A two-day consultation held at the WHO Country Office in Islamabad brought together Pakistan’s Common Management Unit for AIDS, Tuberculosis and Malaria, the World Health Organization and Médecins Sans Frontières to strengthen the national response to childhood tuberculosis. The meeting focused on adapting Pakistan’s policies to the latest WHO guidance to better protect an estimated 93,600 children affected by the disease.

Under the leadership of the Ministry of National Health Services, Regulations and Coordination, the consultation sought to align national practice with WHO recommendations while drawing on lessons from MSF’s TACTiC initiative. The event, organised in collaboration with the Pakistan Paediatric Association, emphasised practical steps to embed childhood tuberculosis prevention and care within existing child health and primary care platforms.

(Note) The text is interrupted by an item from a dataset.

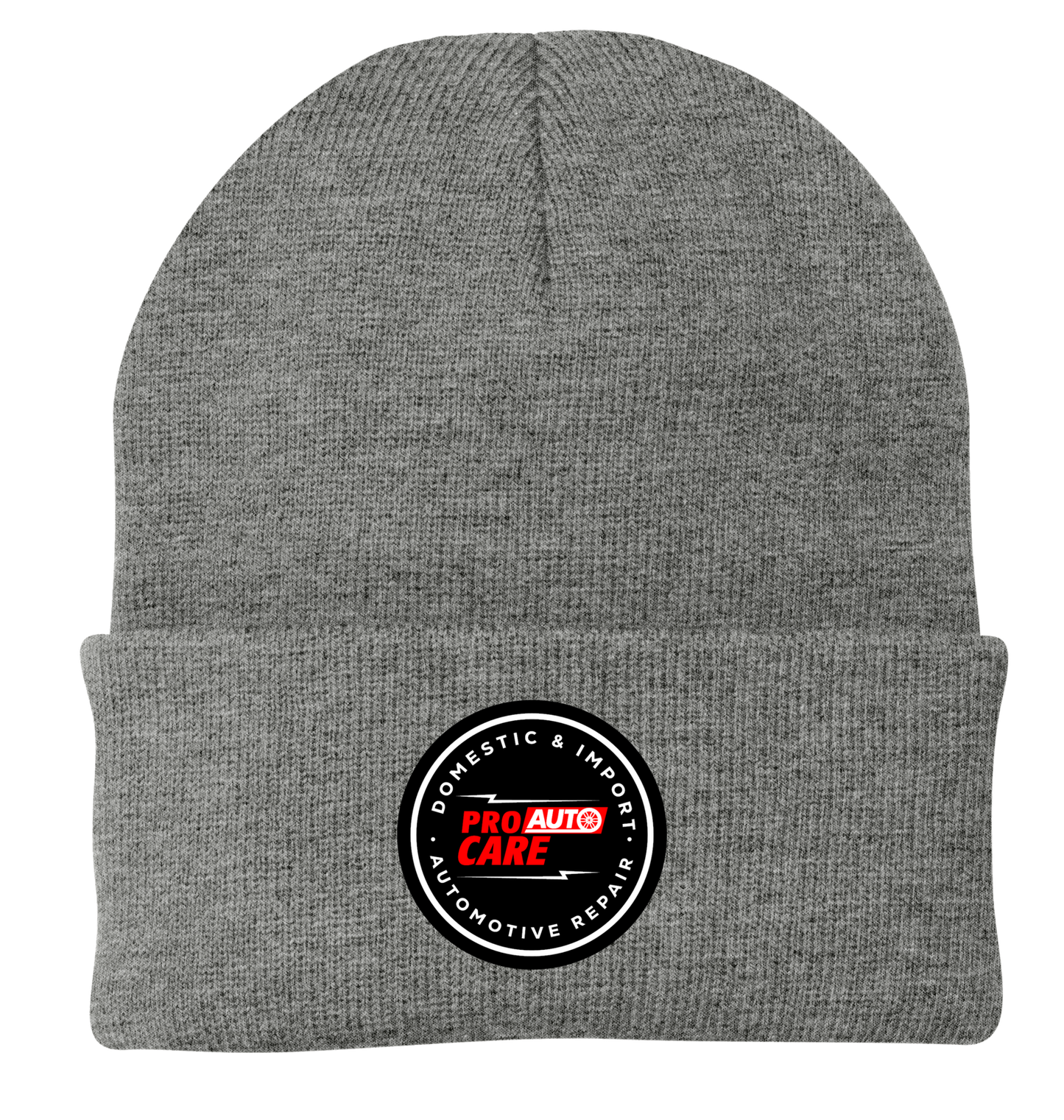 Lined Knit Cap / Beanie - Fleece-Lined CP90L - Pro Auto Care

WHO-recommended measures discussed include a shortened 4-month TB treatment regimen, expanded TB preventive treatment for contacts, and new all-oral 6–9 month regimens for drug-resistant TB. Participants also endorsed a family-centred, decentralised model of care and updated treatment-decision algorithms to enable earlier clinical action where laboratory confirmation is not possible.

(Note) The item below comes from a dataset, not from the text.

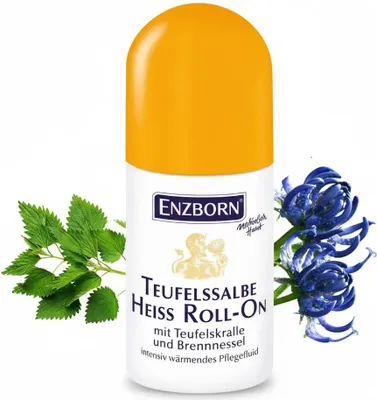 Produktbild von ENZBORN Teufelssalbe Heiß Roll-on 50 ml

Children represent at least 14% of Pakistan’s 669,000 registered TB cases. The country carries 73% of the tuberculosis burden in the Eastern Mediterranean Region and ranks fifth globally for TB cases. Tuberculosis accounts for roughly 51,000 deaths each year in Pakistan, with an estimated 1,800 new cases reported daily and about 140 deaths per day. Globally, the WHO Global TB Report 2025 estimates some 1.2 million children developed TB in 2024, underscoring the urgency of closing detection and treatment gaps.

Dr Faisal Siraj, TB Programme Manager at the CMU, said Pakistan has prioritised paediatric tuberculosis and is advancing integrated, child-focused interventions such as standardised clinical diagnosis, systematic household contact investigation and scale-up of preventive therapy. Strengthened engagement with private providers and improved surveillance are being institutionalised through the forthcoming National Strategic Plan to ensure sustained reductions in disease burden among children.

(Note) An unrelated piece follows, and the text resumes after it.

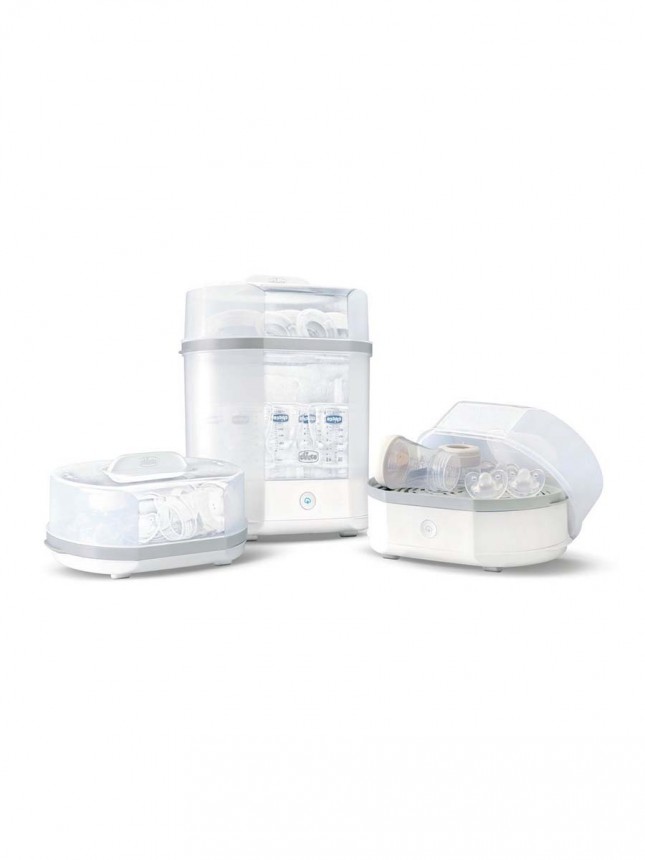 Esterilizador El�ctrico a Vapor Chicco 3 en 1
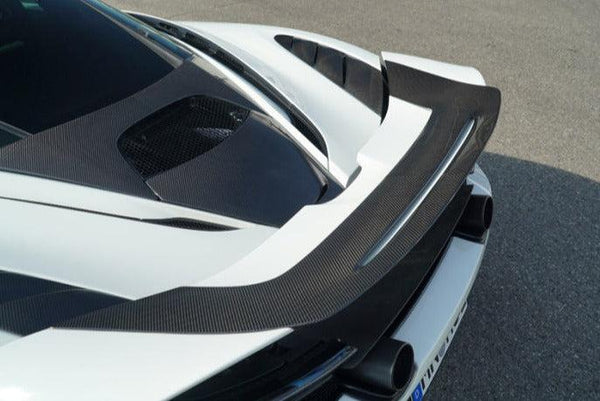 McLaren 720S - Carbon Fiber Spoiler Add-On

MSF’s national implementer for the TACTiC initiative highlighted the use of new diagnostic algorithms to support clinicians in initiating treatment early even when laboratory tests are unavailable or inconclusive. WHO representatives underlined that protecting children from tuberculosis is both a medical responsibility and a moral imperative, and reaffirmed support for Pakistan to accelerate evidence-based actions that reach every child at risk.

Moving forward, stakeholders agreed to integrate the latest WHO science-based guidelines into national policy, scale up decentralised and family-centred services, and prioritise early diagnosis and preventive care so that more children affected by childhood tuberculosis are identified, treated and protected.